Rating: 4/5 – A Great Alternative if Mainstream DC Isn’t Working For You.
By ComicSpectrum senior reviewer Shawn Hoklas

It’s been a while since the first volume of Injustice: Gods Among Us was released. In 2013 the game came out for most major video game platforms, and since then the comic series continues to be published. DC is currently on the eleventh issue of Year Four so there’s quite a bit of story for me to catch up on, but I’m glad I finally got around to starting it as this first volume is an entertaining and much different read from the characters we’re used to in the main DC Universe.

Although DC has portrayed their characters as “gods” before, Injustice really embraces this concept of all powerful heroes attempting to make their world perfect. Injustice was a game released by the same creators of Mortal Kombat, but using the DC characters instead. The game’s timeline takes place after the events of this first volume which tells the story of why the heroes are divided, and what caused Superman to take the violent and controlling turn that he did. Writer Tom Taylor does a great job of humanizing these gods, and he does a great job of making Superman and Wonder Woman especially, feel real. After the Joker pulls off a horrific crime, Superman decides that enough is enough and takes the law into his own hands not just at home, but across the entire world. Wonder Woman follows him, believing that they can make a positive change by instilling their own beliefs. Taylor never gets too preachy with the opposing viewpoints, and his portrayal of all the different characters in this first volume is different, yet still fits within their personalities.
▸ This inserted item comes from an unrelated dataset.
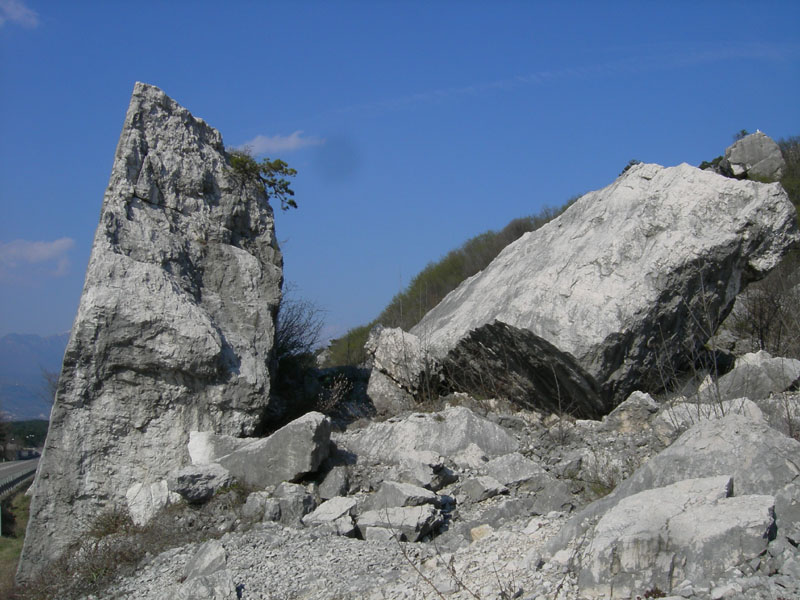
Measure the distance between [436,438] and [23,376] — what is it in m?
73.3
Where this first volume misses is in the art. Eight different artists are credited in this first volume and although artists Jheremy Raapack and Mike S. Miller get the headline, there’s plenty more artists and colorists contributing. Reading the first volume in one sitting gives the whole package a very inconsistent feel. There’s clean lines. There’s heavy pencils. There’s a wide range of inking styles… The art is never poor, but there’s little consistency and not knowing all the artist listed, I couldn’t pick out who’s who since the credits page doesn’t identify which artist worked on what issue. Not only that, but the costume designs were obviously influenced by the game which didn’t look great on the page. Batman in particular looks bulky and his mask always looks off.

Despite the inconsistencies in the art, I really enjoyed this alternate take on the Justice League and I’m excited that there’s so much more story for me to devour. Because of the somewhat limited nature of this series and it taking place in an alternate universe, it feels as though it truly has consequences and we see just a few of them in this first volume. If DC’s current direction isn’t working for you, I’d encourage you to give this series a try. It’s a really different take on what may happen if gods were truly among us.